Tissue dissociation for scRNA-seq
All steps were performed on ice or at 4 °C with ice cold reagents and all centrifuge steps were performed for 10 min at 400xg with full brake and acceleration unless otherwise stated. Anesthetized mice were intracardially perfused with 1X DPBS, half brains were dissected, the cerebellum was removed, and tissue was stored in RPMI 1640 until subsequent perfusions were completed. Brains were manually homogenized using a 7mL Dounce homogenizer by adding 4mL of RPMI 1640 and performing 10 strokes with the “loose” pestle followed by 10 strokes with the “tight” pestle. Samples were then run through a pre-soaked 70 μm filter and the filter was washed with 10 mL of RPMI 1640. The sample was pelleted by centrifugation and myelin was removed by resuspension in 30 % Percoll overlaid with 2 mL of 1X DPBS centrifuged at 400xg for 20 min with acceleration and brake set to 0. The myelin band and supernatant were discarded and cell pellets were resuspended in 80 µL MACS buffer (0.5 % BSA in 1X DPBS) + 20 µL Mouse Cell Removal beads (Miltenyi) and incubated at 4 °C for 15 min. Magnetically labelled mouse cells were separated using LS columns and the MidiMACs separator (Miltenyi) while the unlabeled human cells were collected in the flow through. Human cells were then pelleted by centrifugation and dead cells were magnetically removed using the Dead Cell Removal kit, Annexin V (Stem Cell Technologies) by resuspending the pellets in 100 µL of buffer (2 % BSA + 1mM CaCl2 in 1X PBS) in 5 mL polystyrene round-bottom tubes and the following manufacturer protocol. Live cells were centrifuged, resuspended in 50–100 µL of MACS buffer, and concentrations were determined by counting on a hemocytometer. Final cell concentrations were then adjusted to 900-1,000 cells/µL.

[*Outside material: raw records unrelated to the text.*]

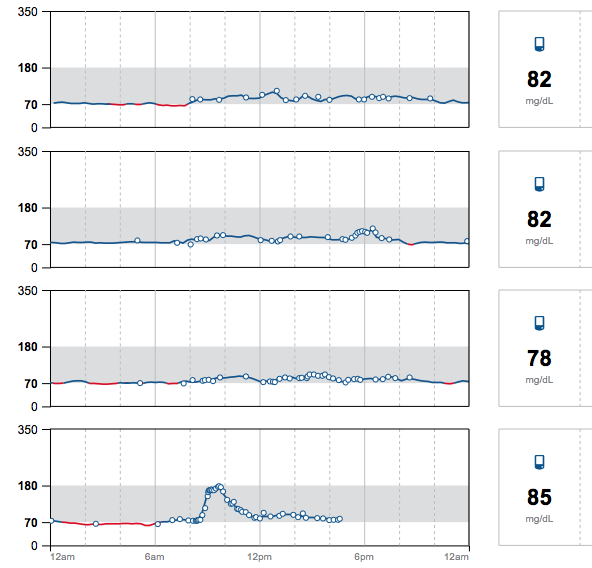 Continuous glucose monitor experiment in a non diabetic - oatmeal spike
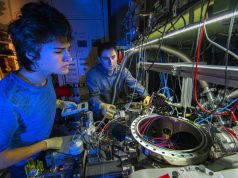 Unprecedented accuracy in quantum electrodynamics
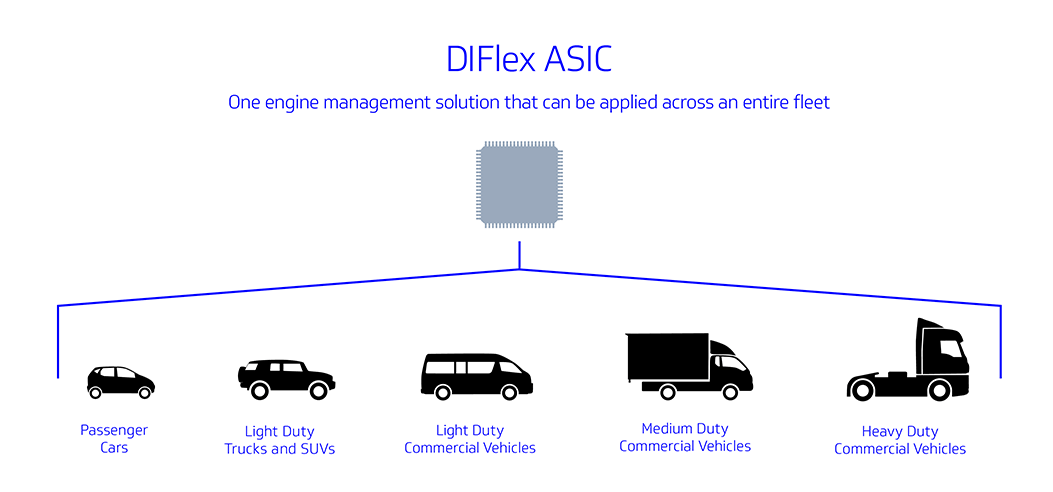 DIFlex ASIC Electronic Fuel Control Solution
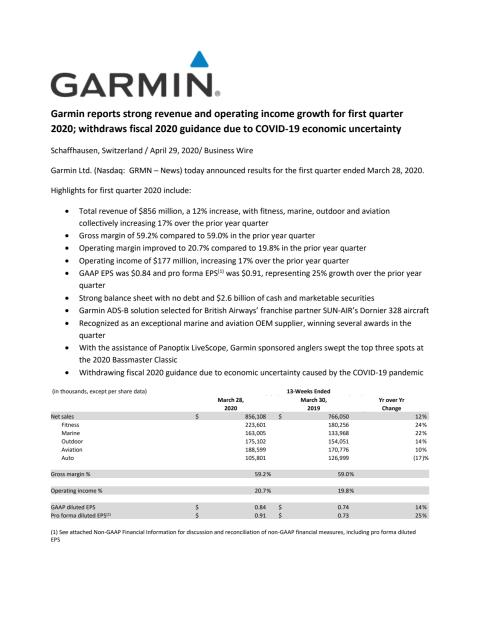 PR_Garmin_2020 Q1 Earnings Release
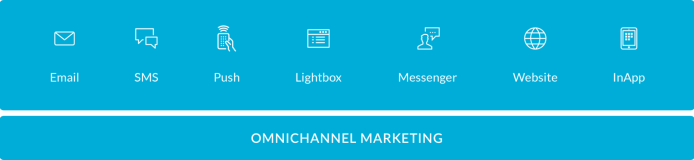 Omnichannel Marketing and platforms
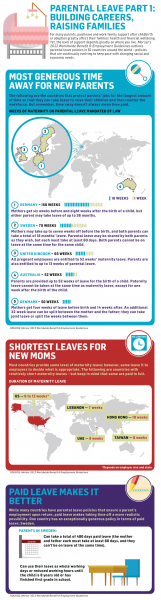 Parental Leave Around The World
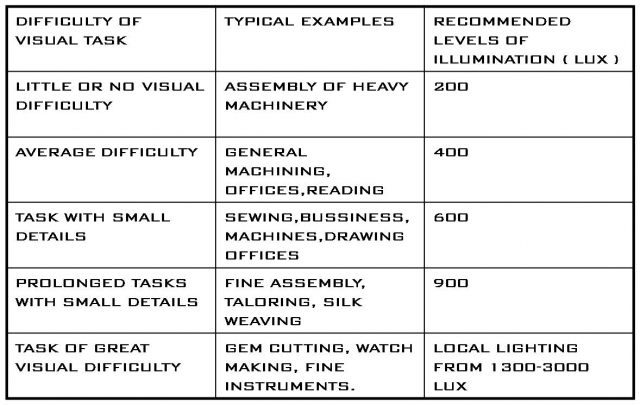 types of lighting archinomy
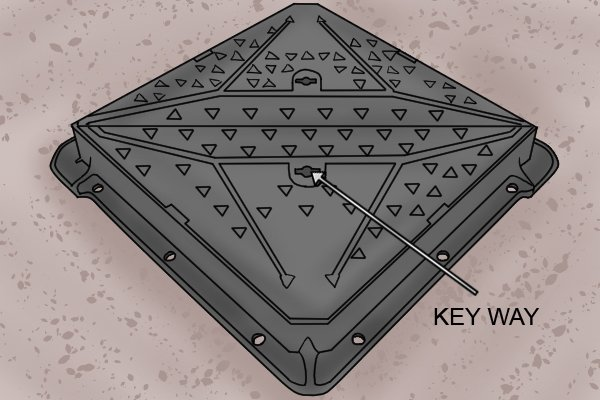 A manhole cover with an arrow pointing to the keyway and a label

scRNA-seq library preparation and sequencing
scRNA-seq library preparation was performed according to the 10X Genomics Chromium Single Cell 3’ Reagents kit v3 user guide except that sample volumes containing 25,000 cells were loaded onto the 10X Genomics flow cell in order to capture ~ 10,000 total cells. The 10X Genomics workflow was then followed according to the manufacturer protocol and libraries were pooled at equimolar concentrations for sequencing on an Illumina NovaSeq 6000, targeting ~ 50,000 reads per cell. FASTQ files were aligned to both the human GRCh38 transcriptome (Ensembl release 95; [47]) using the CellRanger v3.0.2 count command, with the expected cells set to 10,000 and no secondary analysis performed.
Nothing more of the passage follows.